As I have gone through the "Why I Am Reformed" series, I know some readers have the cruel Calvinist in mind. It is tempting to apologize for that guy and condemn the bad name he has brought on Calvin. But as C.S. Lewis wrote in "The Dangers of National Repentance", it can be easy to say you're sorry for stuff that you never really did. It is really a form of criticism concealed under false humility; "I am sorry for all those guys who aren't as good as me at all." So I won't apologize for cruel Calvinists for two reasons: 1) I'm not one and they owe me an apology too 2) I am not John Calvin's PR rep anyway.
Let me offer something of real substance instead. I apologize to any who may have read my writing as vitriolic or who may have found me argumentative in real life. I don't want to start fires where Scripture is silent. If a wildfire is sparked because of something God said, then may His holy fire consume. But if it was me playing with matches, then I repent of being a jackass. I believe in a Reformed understanding of salvation because I think it is most biblical. I also know that there are no verses that match the Westminster Confession of Faith word-for-word; there's wiggle room on this issue and many of my most beloved Christian brethren are Arminians.
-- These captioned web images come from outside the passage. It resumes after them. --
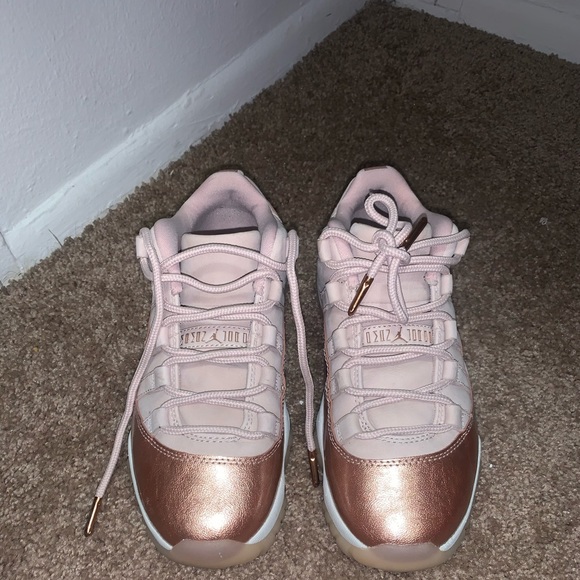 Jordan Shoes - Jordan’s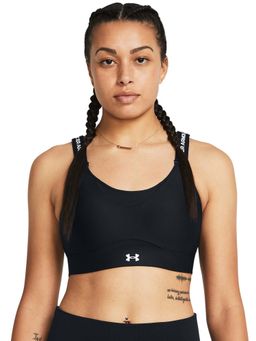 Under Armour - High Support Infinity 2.0 Sports Bra
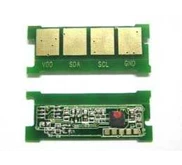 ES-T109 Chip 2K For use in Samsung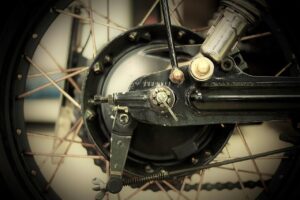 初期リザードンSRの相場はどのくらいですか？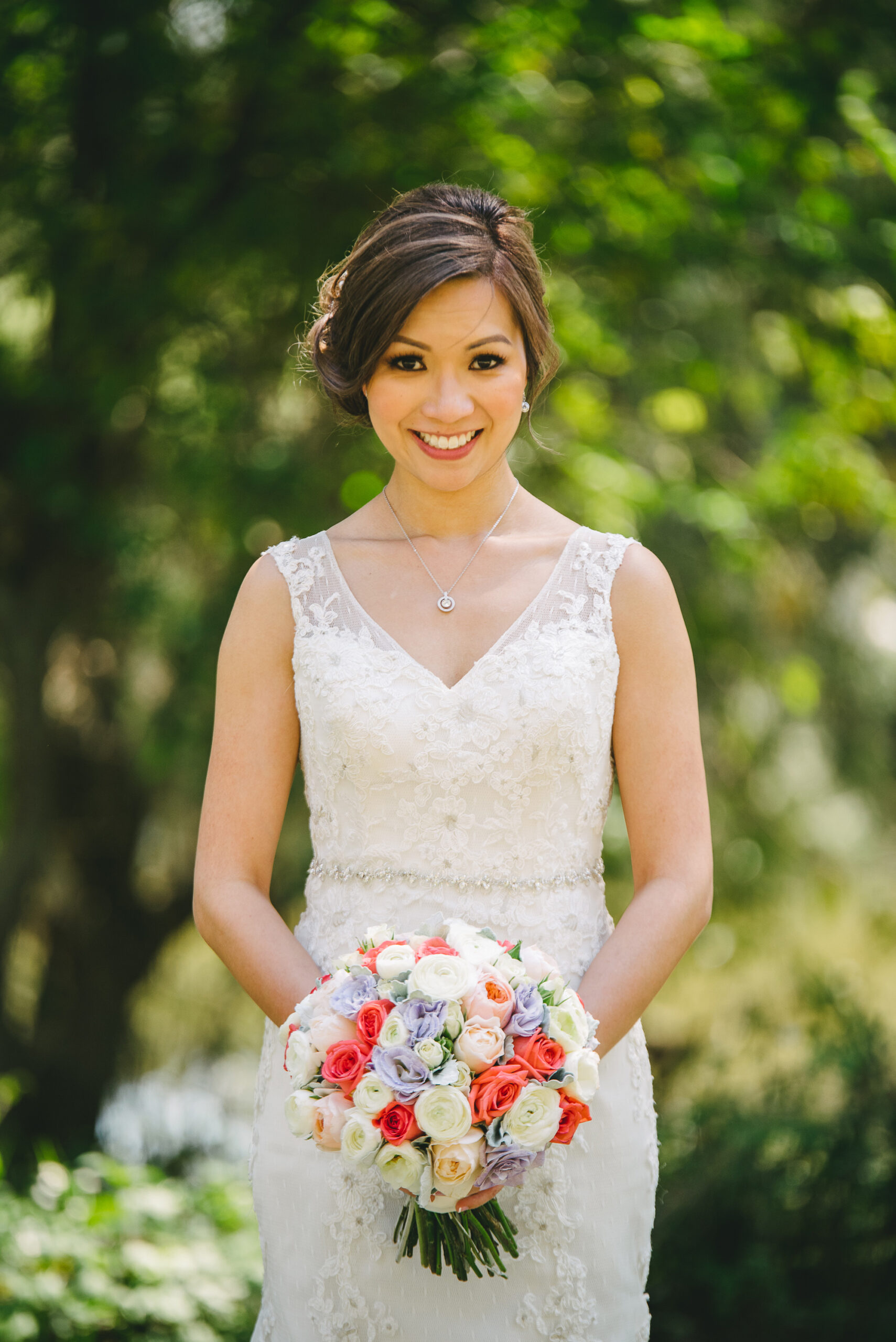 Ann_Andrew_Rustic-Garden-Wedding_018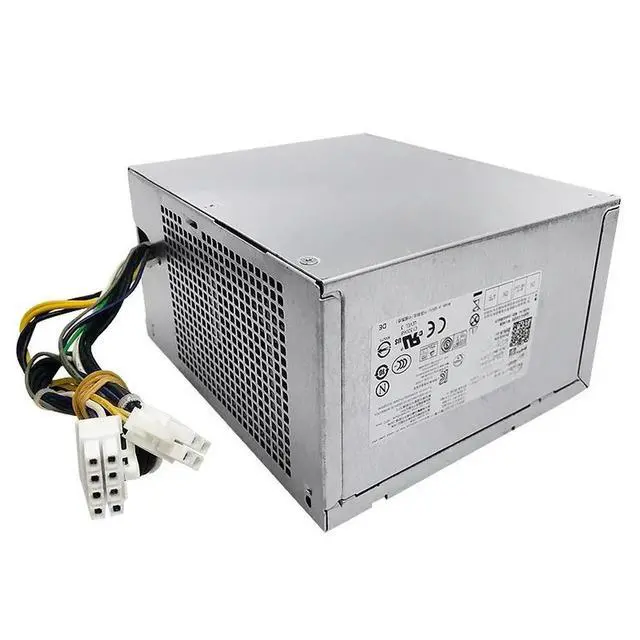 Alt view image 2 of 2 - 1Pcs for L290EM-00 HU290EM-00 H290AM-00 AC290AM-00 Power supply 8 + 4 pins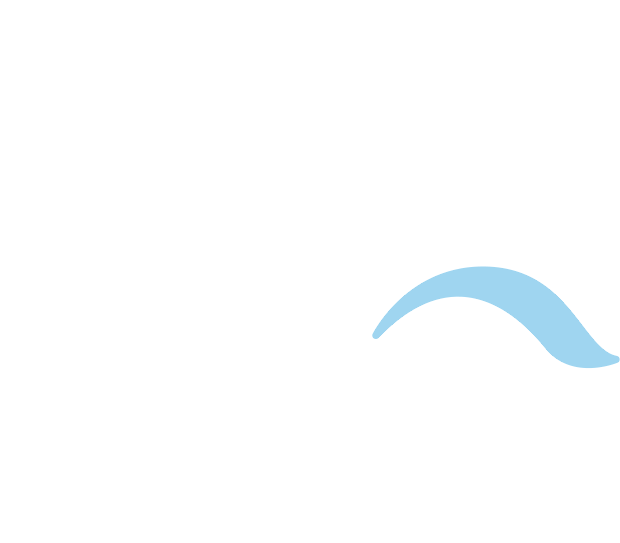 Coastwise-Logo-white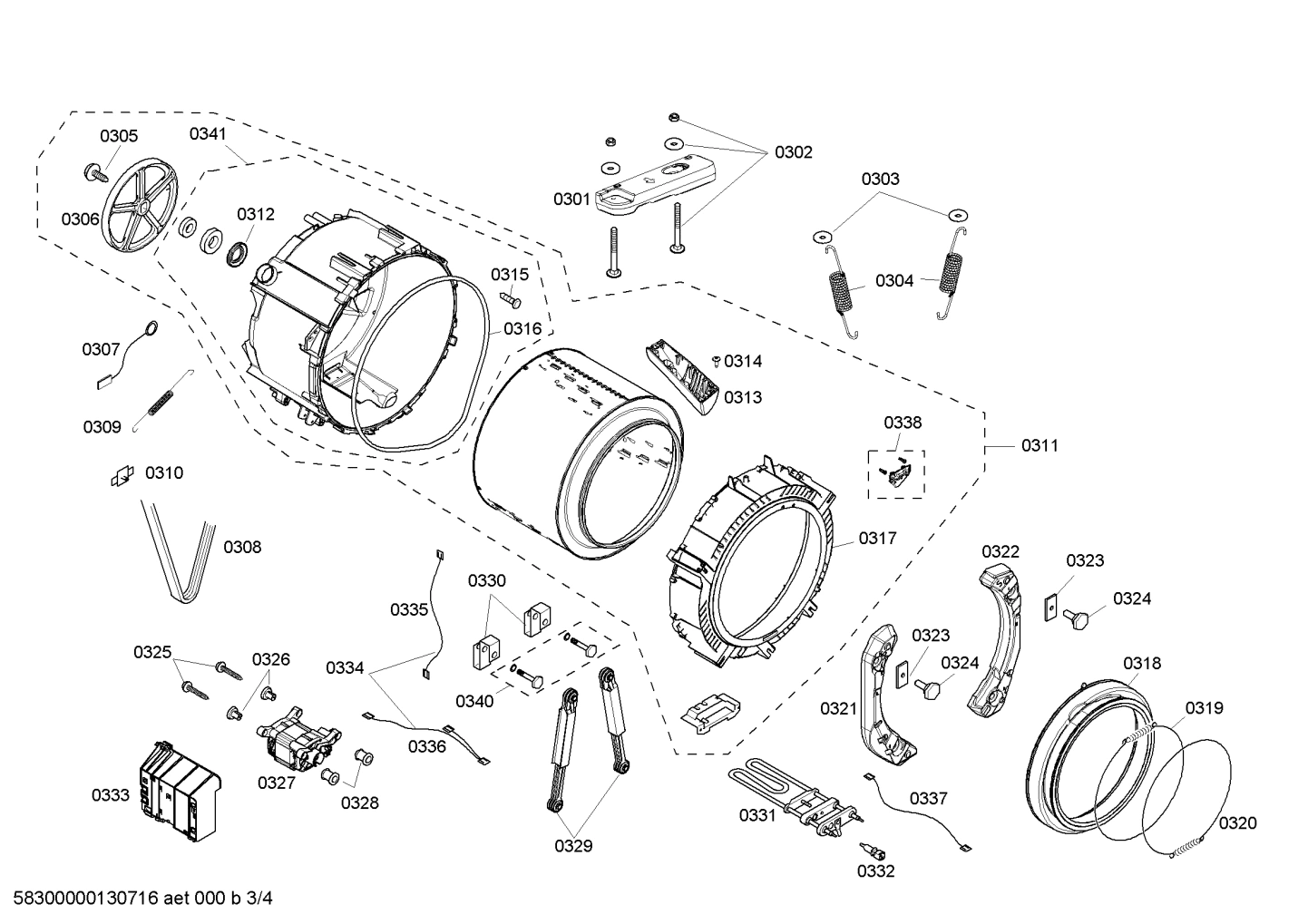 Diagram 3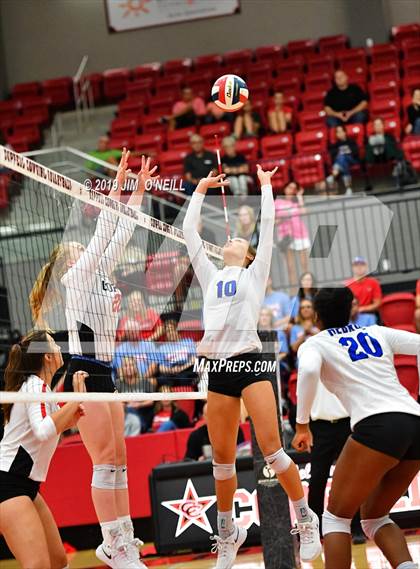 Thumbnail 3 in Hebron @ Coppell photogallery.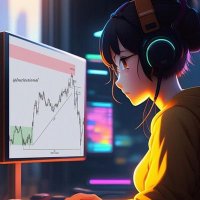 Jt1107 ❤️ Memecoin (@martynsasnett) 's Twitter Profile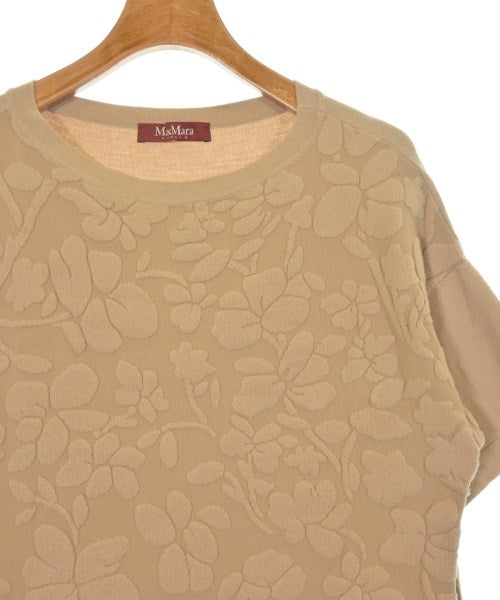 Max Mara STUDIO 洋裝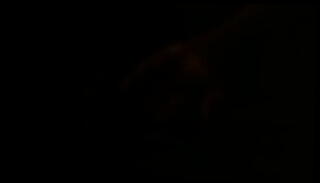 Video 1620461305: tits japanese woman, woman smoking, asian woman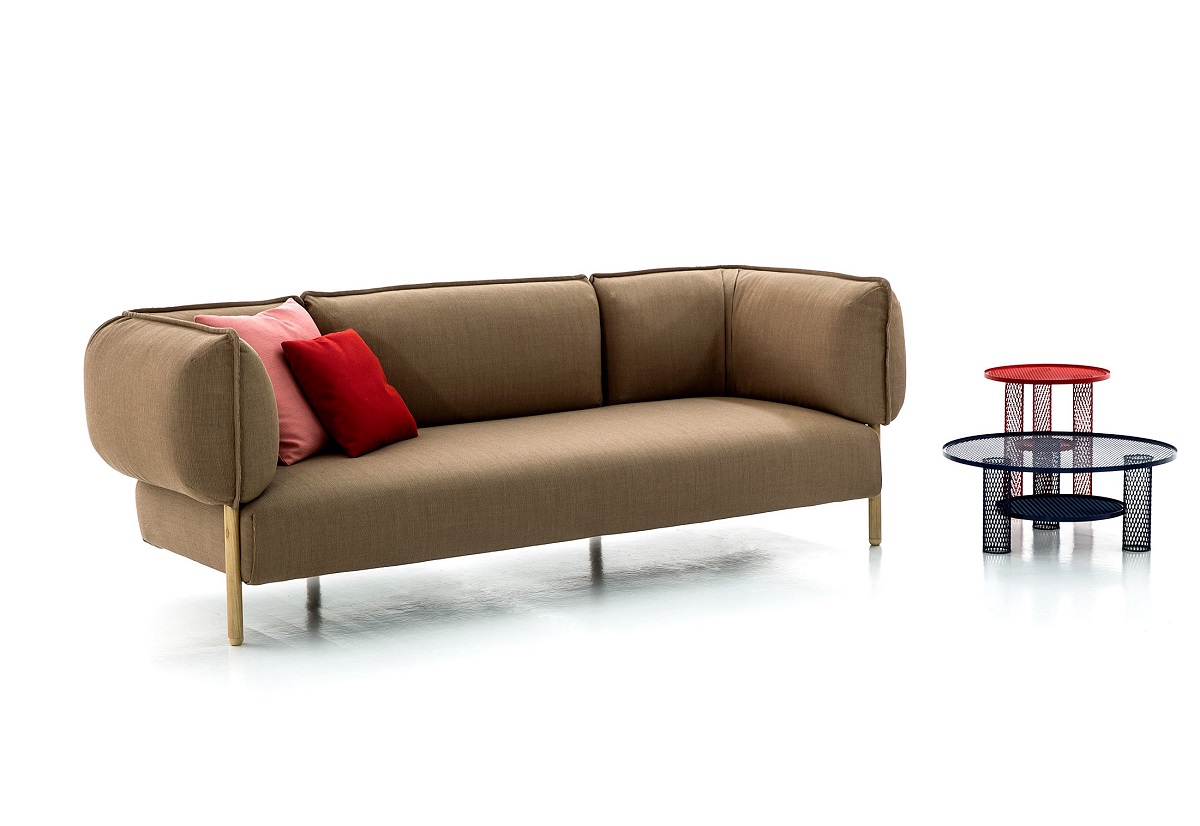 华体会体育官方在线官网 - 坐具|沙发|办公家具|华体会体育官方在线官网家具|小船沙发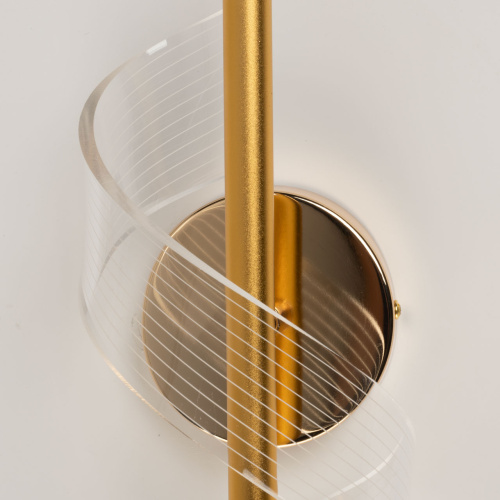 Бра De City Конти фото 3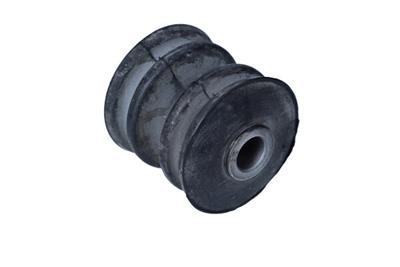 MAXGEAR 72-6754 Číslo výrobce: MGZ-515058. EAN: 5905141936537.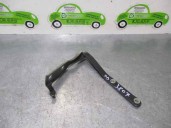 Recambio de amortiguadores capo para tata indigo marina 1.4 referencia OEM IAM 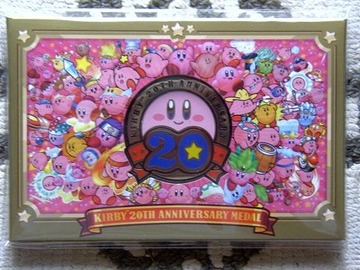 ���Υ����ӥ�20��ǯ��ǰ������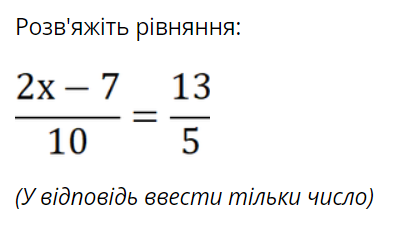03016ght-3da8-405x227.png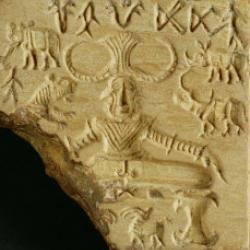 PasupatiSeal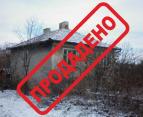 Продава 2 - етажна къща, Опан, Опан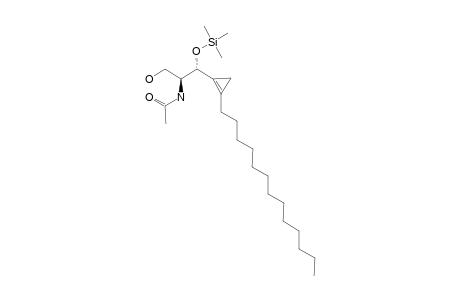 (2S,3R)-ISOMER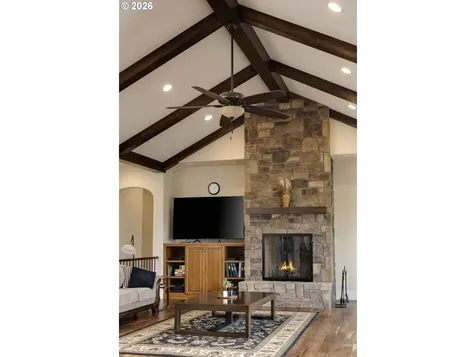 2455 SW West Wind Drive Mcminnville OR 97128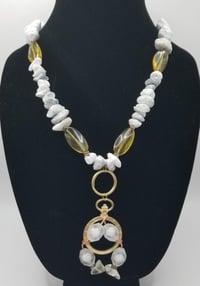 Image 1 of Mojito Twist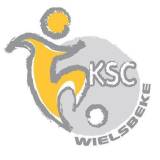 K.S.C. WIELSBEKE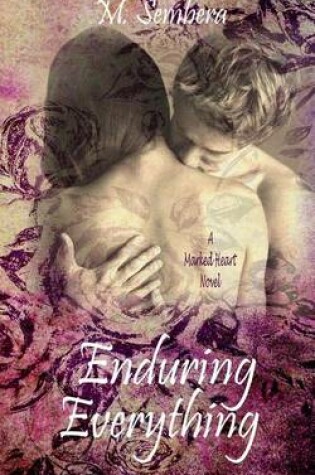 Cover of Enduring Everything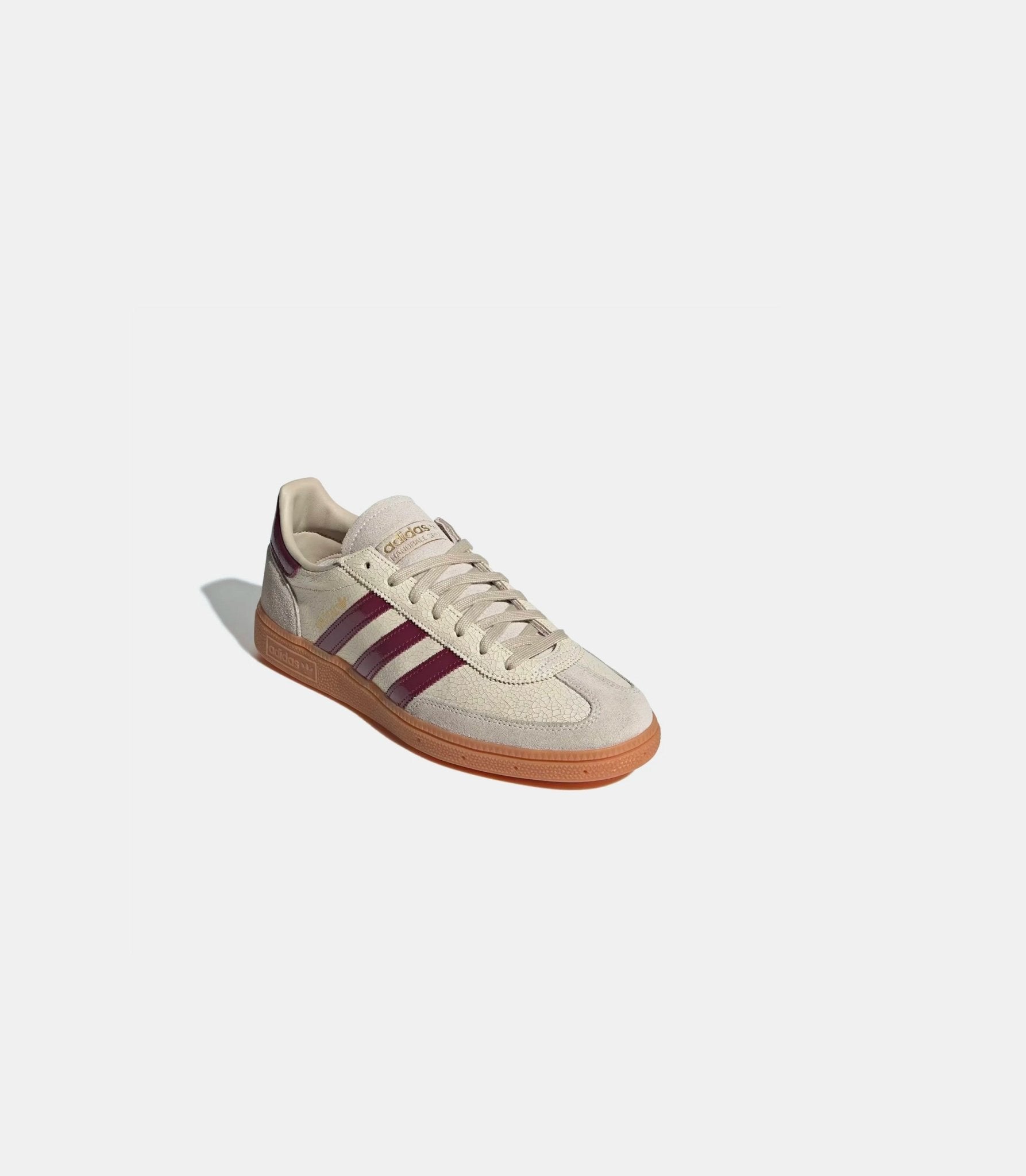 Handball spezial-KJ9969-36 2/3-Adidas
Moreover, I confess and continually repent for being unfaithful to even clearer Biblical teaching than this. I have fallen prey to greed, lust, worry, covetousness, selfishness, and pride and battled them with less passion than I have advocated for secondary or even tertiary issues of interpretation. Sin is sin; simply being human doesn't make it less wicked.
I am Reformed because I believe only supernatural work of the Holy Spirit can bring me to a recognition of my own sin. Conviction and repentance are raw, soul-shattering, gracious supernatural gifts that I don't deserve.